If There Was Such A Thing As Chandlerland

Los Angeles, CA

Few cities are as fluid as Los Angeles. It redefines itself, as its people redefine themselves. Who you are today isn't who you were yesterday. New names, new faces, new bodies. This is where you go to be the person you aren't.

It is a city changed by outsiders. Few people are from here, even the ones who are. It has a sad disregard for its own history, chewing up real estate and legends in its never ending search for The Next Big Thing. Everyone has their own dream of the place.

Mine is stuck some time in the mid 40's. After the war, but before the freeways. When the L.A. River wasn't just some concrete trough. Before Bunker Hill turned to steel. I like to think of Los Angeles when Raymond Chandler wrote about it.

I ran into this article (Hat tip to Sarah Weinman for the link) in LAObserved by Denise Hamilton with historian Judith Freeman on Chandler's Los Angeles.

In her book, The Long Embrace: Raymond Chandler And The Woman He Loved, Freeman writes,

"If there was such a thing as Chandlerland this was it, and each day I felt surrounded by a kind of shabbier version of that era, a strangely eviscerated ghost of the world I was trying to imagine.
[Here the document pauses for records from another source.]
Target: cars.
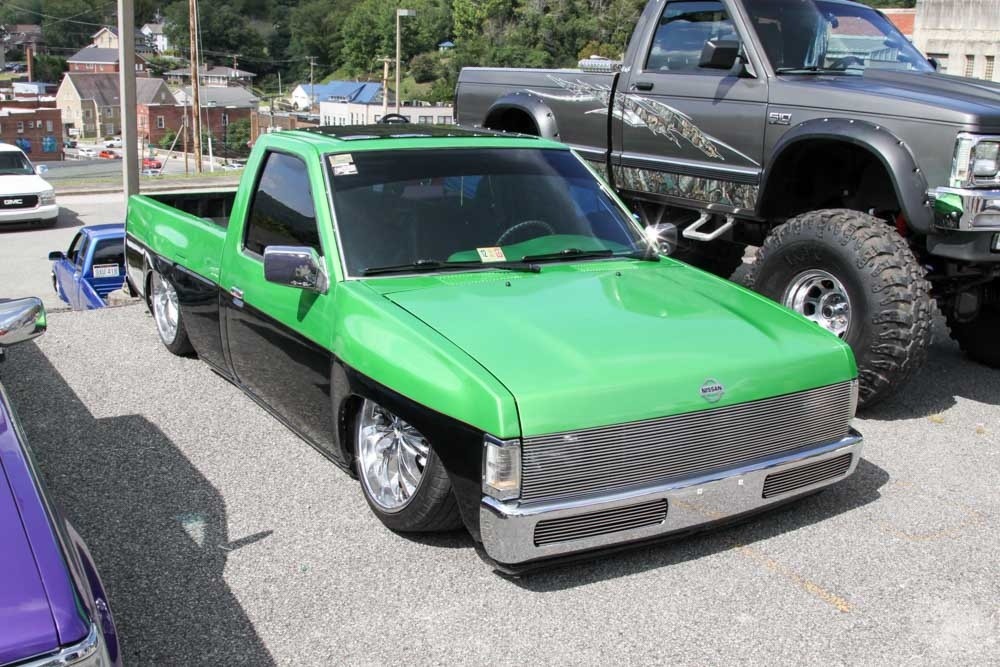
[105,138,123,149]
[0,140,61,229]
[63,137,77,148]
[78,147,96,158]
[141,157,162,170]
[46,222,133,313]
[0,295,131,667]
[100,150,120,160]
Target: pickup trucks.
[446,0,1000,416]
[124,116,866,568]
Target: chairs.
[650,22,704,68]
[410,174,528,261]
[757,22,784,68]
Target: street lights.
[393,8,417,122]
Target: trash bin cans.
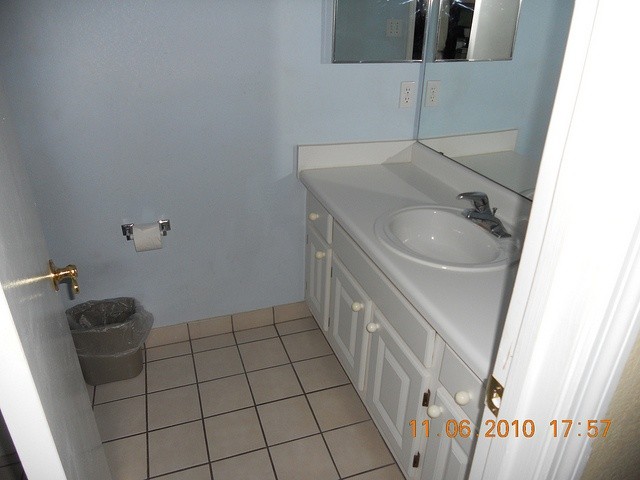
[66,296,153,385]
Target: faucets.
[457,190,507,239]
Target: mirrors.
[330,0,423,63]
[417,0,574,202]
[432,0,522,63]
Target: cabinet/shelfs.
[304,189,333,333]
[409,339,490,480]
[328,218,436,480]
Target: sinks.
[388,209,500,266]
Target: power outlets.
[386,18,402,37]
[425,80,439,107]
[399,81,416,106]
When you constantly change a landscape, you erase the collective memory of a city. How can you live without memory?"
And that's the question, isn't it? It's amazing to me that, even now, Chandler's L.A. is still around. I run into it, happily, in unexpected ways. A theater near MacArthur Park, a bar in Los Feliz, a posh hotel on Sunset. But it's dwindling amid the developments and high rises, the Starbucks and Pinkberries.

In twenty more years there won't even be that much. L.A. continues to redefine itself. Who it is today isn't who it was yesterday. But that's Los Angeles. Like being upset with a bear for trying to eat you. That's what it does, like it or not. It doesn't stop moving. It can't stop moving.

And sometimes I hate it for that.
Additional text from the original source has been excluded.